Сначала Стас находил кучу поводов, оправданий или же срочных дел, чтобы отложить ненавистную бумажную работу. Потом, когда становилось понятно, что тянуть больше некуда, он все-таки усаживался за стол. Но принимался перебирать, раскладывать бумаги, затачивать карандаши, копаться в ящиках стола, рыться в папках, всячески оттягивая начало. Потом начинал тяжко вздыхать и корчить страдальческие рожицы. Нужно заметить, что оба из перечисленных приемов Стас проворачивал мастерски, и остаться равнодушным к его гримасам мог лишь очень черствый человек. А вздохи полковника Крячко могли разжалобить даже равнодушный камень.
Так что обычно уже на этом этапе Гуров не выдерживал и сам предлагал коллеге свою дружескую помощь. Если, разумеется, у него не было никаких срочных дел. Вот и сегодня Гуров поставил точку в отчете, который следовало закончить, и уже собрался предложить другу помощь, как зазвонил его сотовый телефон.
Бизнесмен Виталий Соловьев, давний знакомый Гурова, коротко сообщил, что у него, похоже, неприятности, и срочно нужен совет толкового следователя. Совет или даже помощь. Только разговор у него будет конфиденциальный и, разумеется, не телефонный. Не без ехидства глядя, как вытянулось лицо Стаса, Гуров ответил Соловьеву, что он может приехать прямо сейчас. Бизнесмен заверил, что находится недалеко от Управления и скоро будет. Гуров ответил, что ждет его, и позвонил на проходную, чтобы заказать Соловьеву пропуск.
– И кто там к тебе приедет? – Стас даже не пытался скрыть разочарования.
– Виталий Егорович Соловьев, давний знакомый, говорит, посоветоваться нужно.
– Кто такой? Почему не знаю?
– Московский бизнесмен, владелец нескольких мебельных фабрик. Я знаком с ним много лет. Виталий Егорович хороший, порядочный человек. Грамотно ведет дела, серьезных врагов вроде бы не нажил, хотя пробивался самостоятельно и начинал практически с нуля. Сразу после института торговал импортной мебелью, это еще в девяностых было. Потом перешел на антиквариат, вернее, значительно расширил ассортимент. Затем открыл свою мебельную фабрику, а когда дело пошло, снова основательно расширился.

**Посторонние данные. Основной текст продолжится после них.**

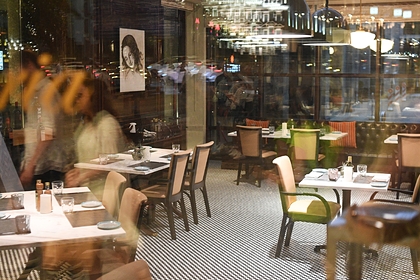 Общепит захотели освободить от НДС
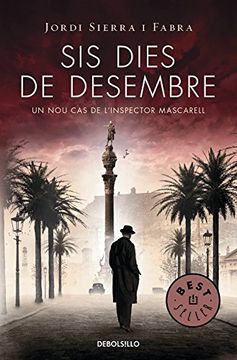 portada Sis Dies De Desembre (BEST SELLER) (in Catalá)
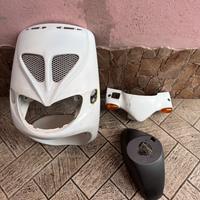 Carena cupolino parafango zip sp mk1 piaggio origi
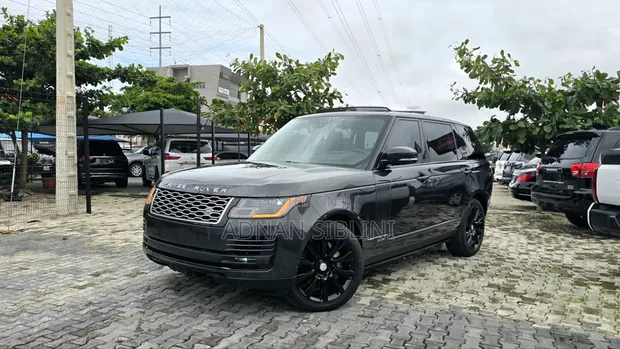 Range Rover Vogue Supercharged Dynamic V8 LWB 2019 - 1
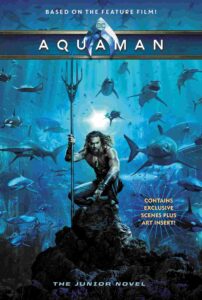 Cover of Aquaman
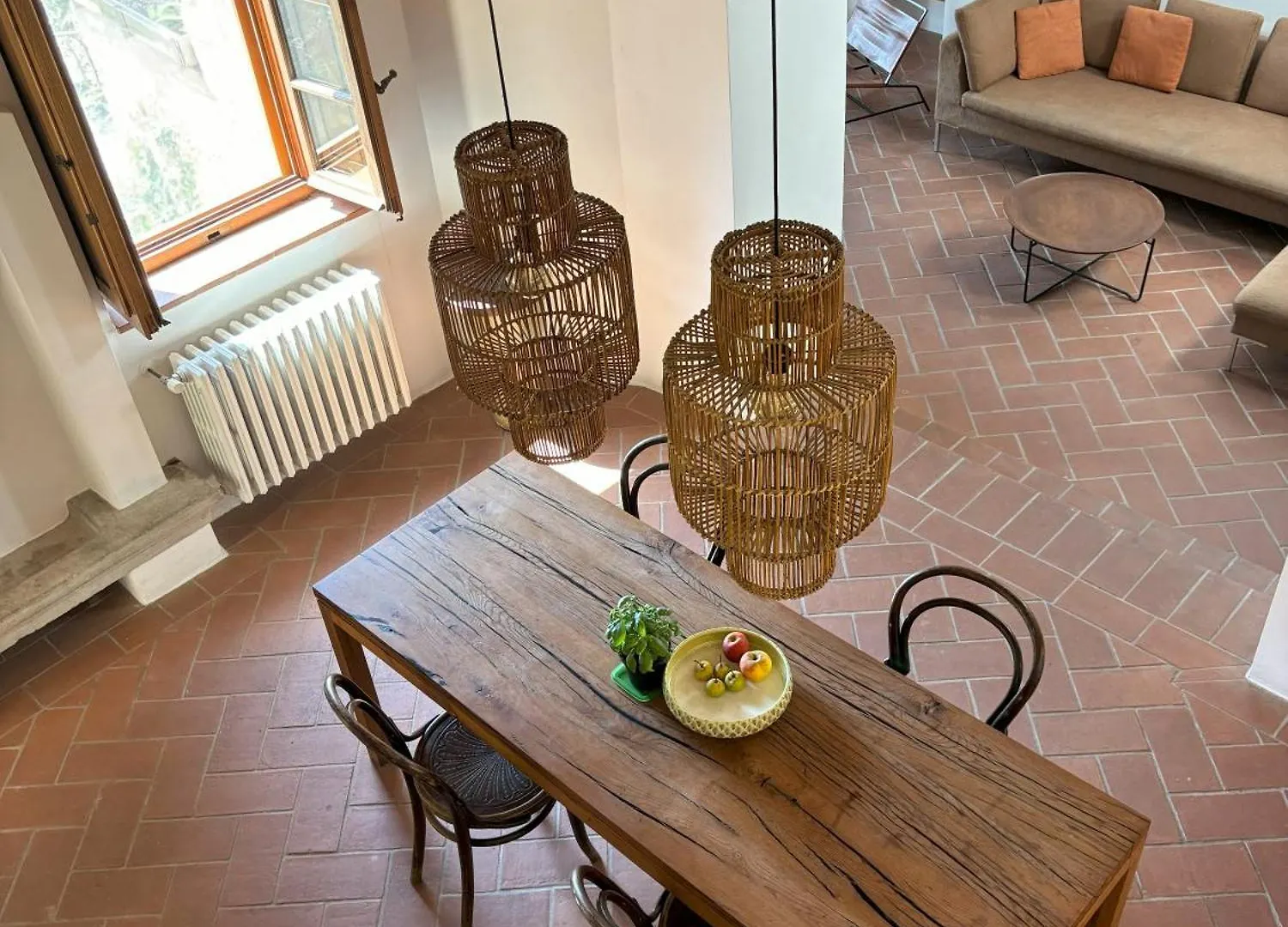 Bellini - Duplex Met 2 Slaapkamers Гайоле-ин-Кьянти Апартаменты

– И сколько у него теперь предприятий?
– Точно не знаю, или три или четыре фабрики. А также сеть магазинов-салонов, причем почти по всей стране.
– Такой размах, – присвистнул Крячко, – и врагов не нажил?! Как может быть подобное?
– Виталий – умный, осторожный и достаточно дипломатичный человек. Этого достаточно, чтобы мирно уживаться с конкурентами. Да и дела на предприятиях он ведет грамотно, подчиненных не обижает.
– Ну не знаю, – протянул Стас, – начать с нуля, развернуть такой бизнес и ничем себя не запятнать? Да врагов-недоброжелателей не нажить? Звучит просто нереально.
– Возможно, ты прав. Виталий Егорович сообщил, что у него неприятности. И поскольку ему понадобился совет следователя, неприятности могут быть серьезные. Он, кстати, настаивал на соблюдении конфиденциальности. Так что, может, сходишь перекусить, пока мы разговаривать будем?